Finalmente, uma mudança importante nesta conjuntura foi o novo reconhecimento de um papel mais ativo dos Estados nacionais. Eles aparecem com força tanto na disputa geopolítica em curso, como nas intervenções possíveis para debelar a crise atual, quer nos seus componentes sanitários, quer nos seus componentes financeiros e econômicos. O retorno do Estado como instrumento fundamental de regulação, garantia das políticas de mínimos sociais, como elemento importante de redistribuição e de ativação da economia através de gastos, na velha visão keynesiana, é fundamental para repensar nesse momento a saída da crise. O Estado nacional se relegitimou com a crise, novamente, mostrando-se como elemento ainda fundamental para respostas econômicas, políticas e sociais.
Conclusão
Estamos ainda no começo de uma crise estrutural de grandes proporções. É provável um aprofundamento da crise na saúde e na economia. Por outro lado, o debate político e filosófico estará avançando, como uma disputa, nesse período. Portanto, estamos provavelmente no início desse debate, mas ele deverá se aprofundar tão mais longo seja o período de isolamento social, e a possibilidade de o isolamento com idas e vindas ser intermitente.

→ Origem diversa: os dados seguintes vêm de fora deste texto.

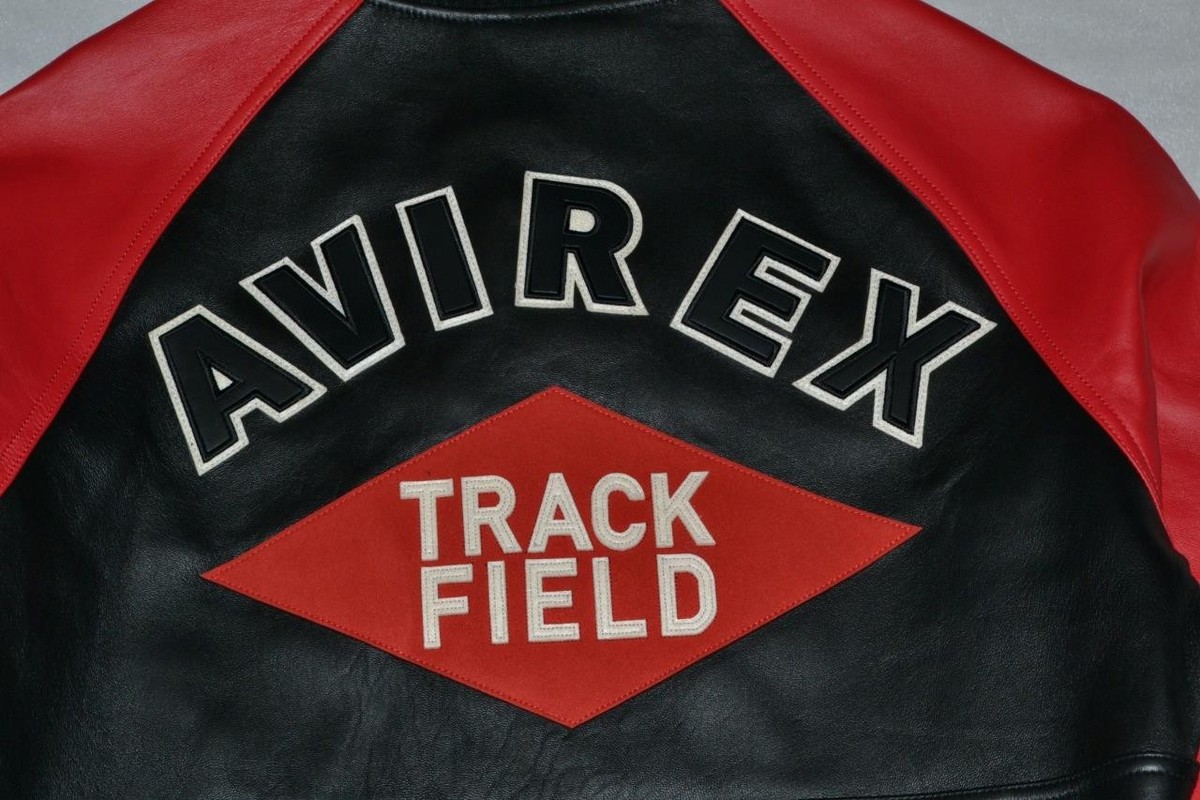 AUTHENTIC MENS Avirex TRACK & FIELD VARSITY JACKET BRAND NEW ALL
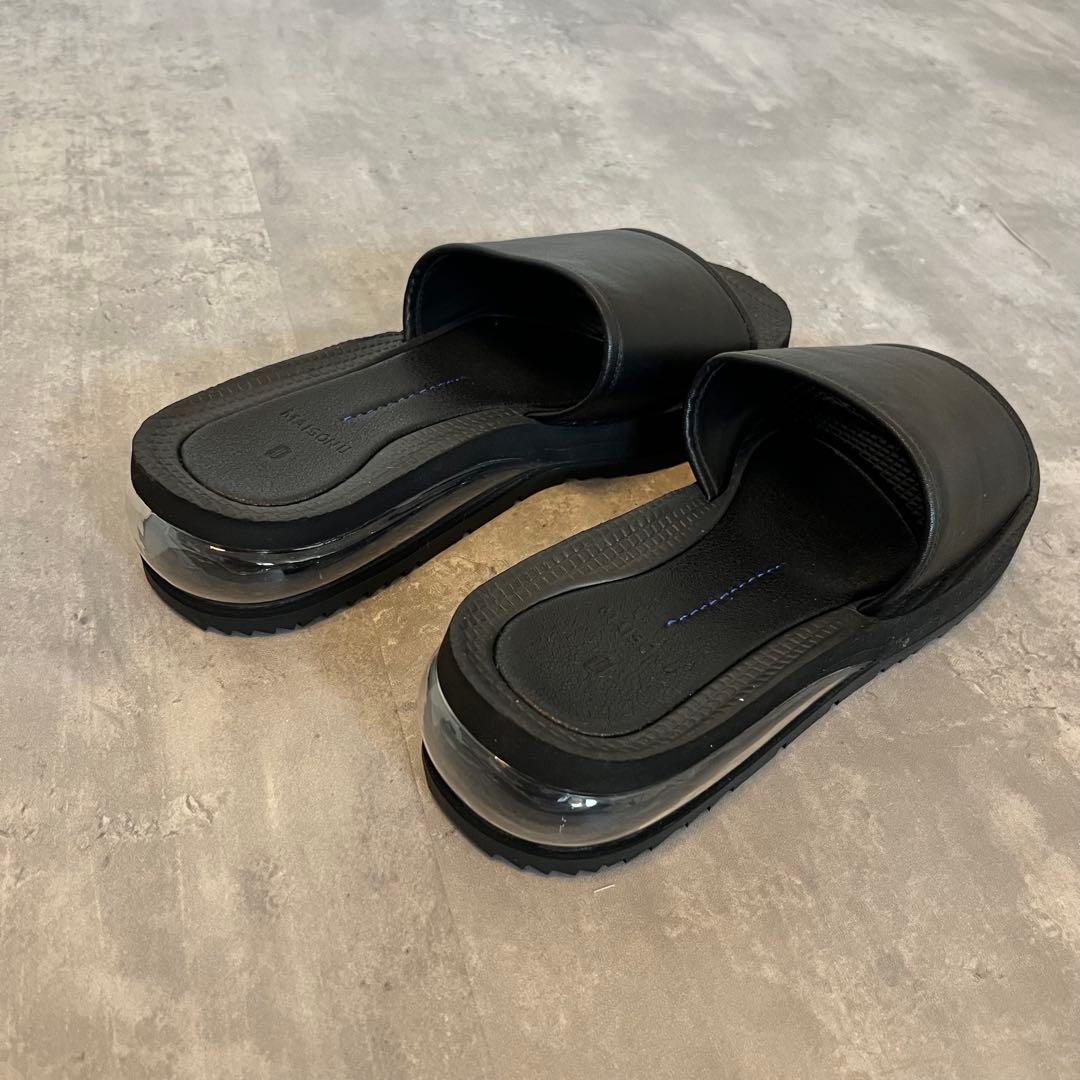 MAISON U AIR SLIDER SANDAL BLACK サンダル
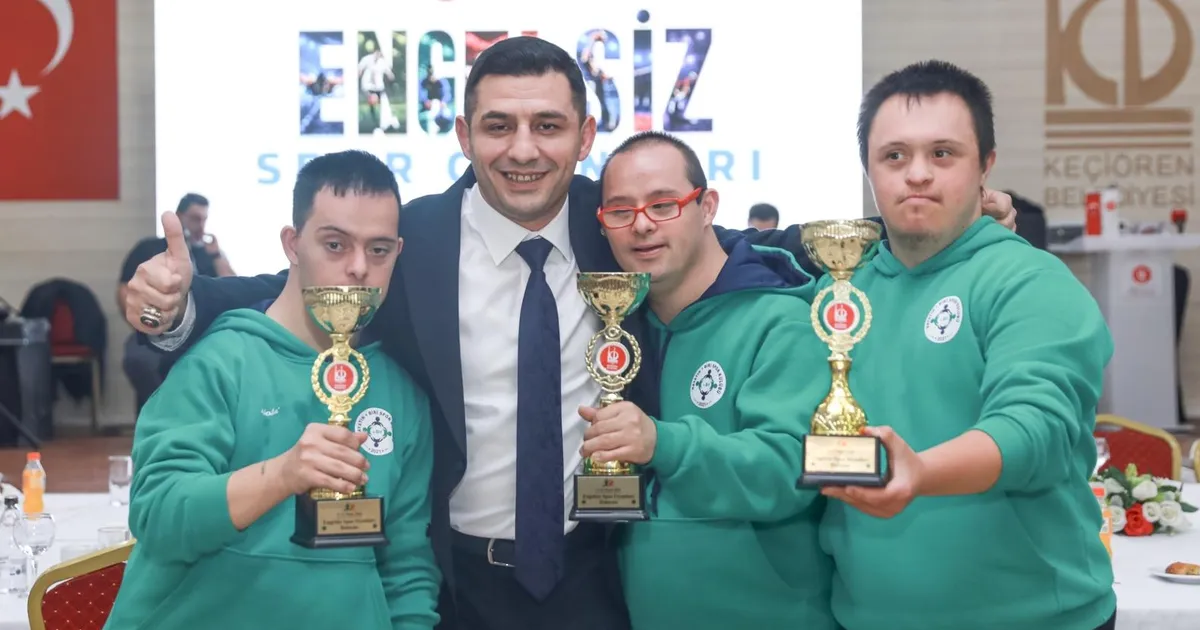 Keçiören’de engelsiz spor oyunları finalle taçlandı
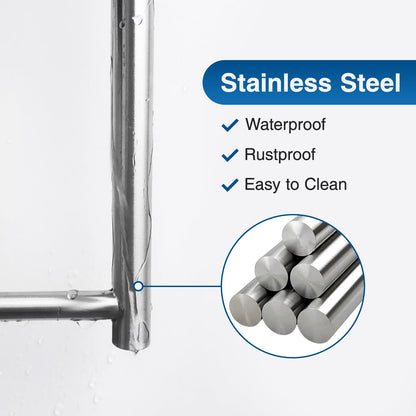 Paper Towel Holder - Self-Adhesive or Drilling, Gold, Wall Mounted, SUS304 Stainless Steel Kitchen Roll Dispenser Under Cabinet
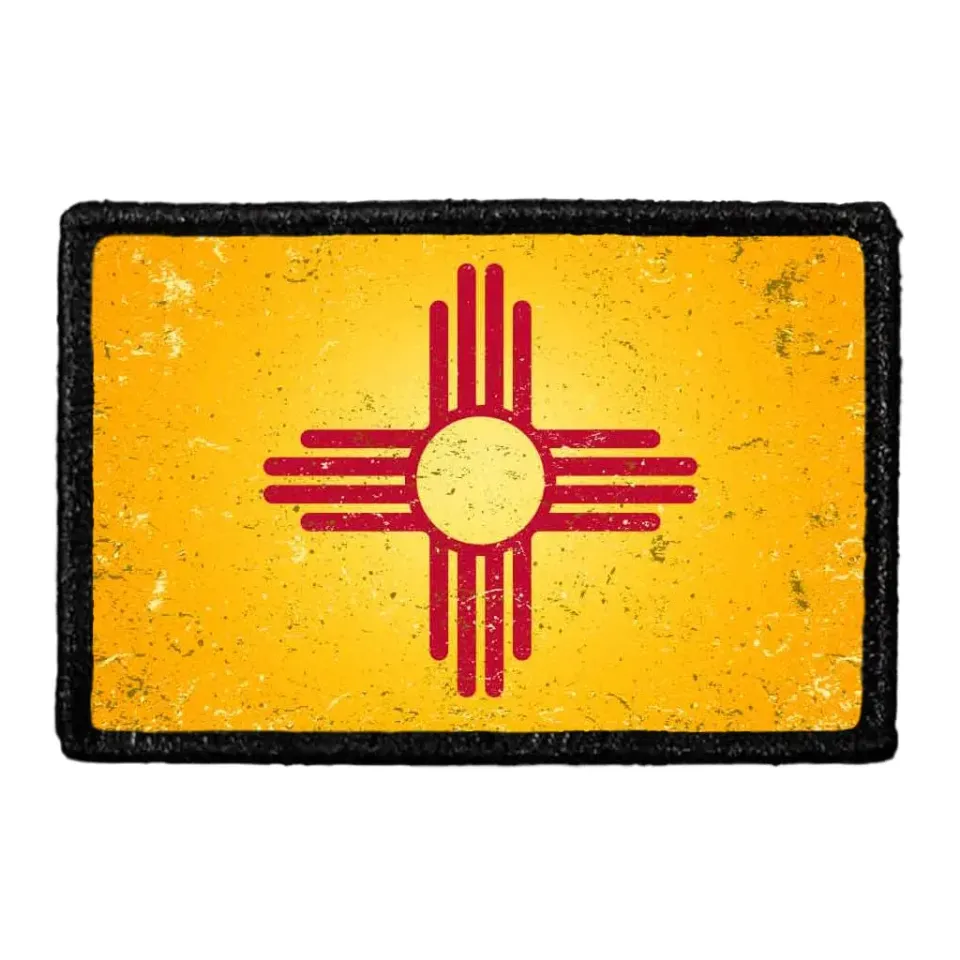 Pull Patch New Mexico State Flag patch farvet distressed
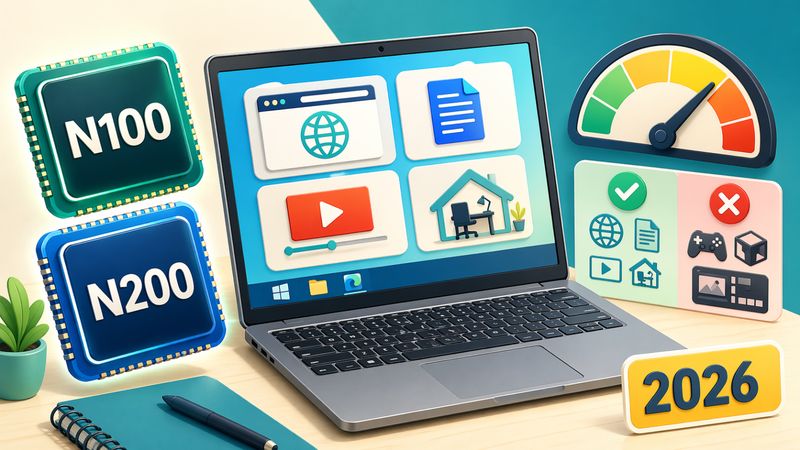 Que vaut vraiment un Intel N100 ou N200 sur un PC portable en 2026 ?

Por outro lado, o cenário que temos hoje já não é o que tínhamos há dois meses. O mundo mudou muito rápido e a agenda de discussão no cenário global também se alterou rapidamente. Assim, as saídas para as crises combinadas que temos hoje exigem dos formuladores pensar fora das caixas de ferramentas ideológicas com as quais nos acostumamos.
No caso específico do Brasil, a crise nos dá mais uma chance de repensar uma estratégia nacional de desenvolvimento. Temos perdido essas possibilidades, e na arapuca em que nos metemos nos últimos cinco anos, parece absolutamente incrível que a história tenha nos dado uma nova chance de repensar positivamente o nosso futuro como nação, e não nos fixarmos em “vendetas” políticas e nostalgias do passado autoritário. Resta ver se dessa vez levamos a sério uma nova chance de construir um país mais social e menos desigual.